Kaden se instaló de nuevo en su butaca y dijo:
– Ah. Ya lo entiendo.
– ¿El qué? -preguntó Delveckio.
– Esto no es una conversación de verdad, Ed. Estamos siguiendo un guión. Somos personajes. -Fingió que eso le divertía-. Somos los pobres polis que están todo el día ocupados con su burocracia y sus investigaciones para que el héroe, el tipo normal y corriente en grave peligro, pueda seguir las pistas y resolver el caso sin los inconvenientes de estar obligado al mismo tiempo a mantener la ley y el orden en la ciudad. -Se inclinó sobre la mesa, cada vez más acalorado-. Tú has descubierto a un criminal que conduce un Volvo. Vale, enhorabuena. Lo reconozco, es estadísticamente singular. ¿Sabes por qué esa pista te gusta más que, pongamos, la cuerda de algodón con que ataron los tobillos de Kasey Broach y que sólo venden tres tiendas eróticas de Los Ángeles? ¿Más que las dos mil ciento sesenta horas (tres meses, ¿vale?) de filmación de cámara de seguridad que estamos revisando, y sólo de una tienda? ¿Más que las transacciones de tarjeta de crédito que estamos investigando en las otras dos tiendas? ¿Más que el registro de pedidos de esas tiendas de consoladores y demás? ¿Sabes por qué te gusta más ese Volvo marrón que la cinta aislante de Broach, que formaba parte de un lote irregular vendido a precio rebajado a Home Depot y enviado solamente a la sucursal de Van Nuys y a otra en Cave Creek Road, Phoenix? ¿Más que el registro de llamadas telefónicas de Broach y Bertrand, que una vez cotejadas, revelan coincidencias en al menos dos establecimientos? ¿Más que el tipo de FedEx que entregó paquetes a las dos con dos meses de diferencia? ¿Más que el encargado del mantenimiento de las piscinas en unos bloques que hay cerca de la casa de Broach y que estuvo un tiempo en San Quintín por rajarle el cuello a su propia hermana? Te lo diré: a ti te gusta más Morton Frankel porque es tuyo, porque lo descubriste tú. Pues bien, pese a la dudosa combinación de Junior Delgado y Andrew Danner como generadores de esta pista, nosotros la investigaremos a fondo, faltaría más. A ese tipo y también a los otros ciento cincuenta y dos de la lista Volvo; tienes razón, es por ahí por donde hay que empezar. Pero no vamos a dejar todo lo que estamos investigando ahora mismo sólo porque nos hayas dejado patidifusos con tu pista.
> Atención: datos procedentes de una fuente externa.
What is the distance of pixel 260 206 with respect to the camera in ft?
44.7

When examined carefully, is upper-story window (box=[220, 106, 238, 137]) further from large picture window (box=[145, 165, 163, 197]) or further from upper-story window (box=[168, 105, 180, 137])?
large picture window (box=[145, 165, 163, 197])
Fría y racional, su ira me había devuelto a mi asiento.
– ¿Hicisteis eso antes? -pregunté-. ¿Comprobar los mensajes dejados en casa de Genevieve? ¿Ver si alguno de sus vecinos tenía antecedentes penales?
Kaden me miró con furia.
– Sabíamos que fuiste tú. Nos importaba un carajo andarnos con rodeos. Lo que queríamos era meterte entre rejas.
Me levanté dejando allí los documentos, cabreado con Kaden por sus últimas palabras y por haberlas precedido de tantas y tan buenas objeciones.
Kaden se inclinó sobre la mesa y me agarró del brazo.
– Bienvenido al mundo real -dijo-. Vigila que no te maten.
Recuperé el brazo.
Delveckio rotó sobre el asiento de su silla giratoria para dejarme pasar.
– Ah, Danner, por cierto -me miró a los ojos, los suyos inyectados en sangre pero serenos y distantes-, no salgas de la ciudad.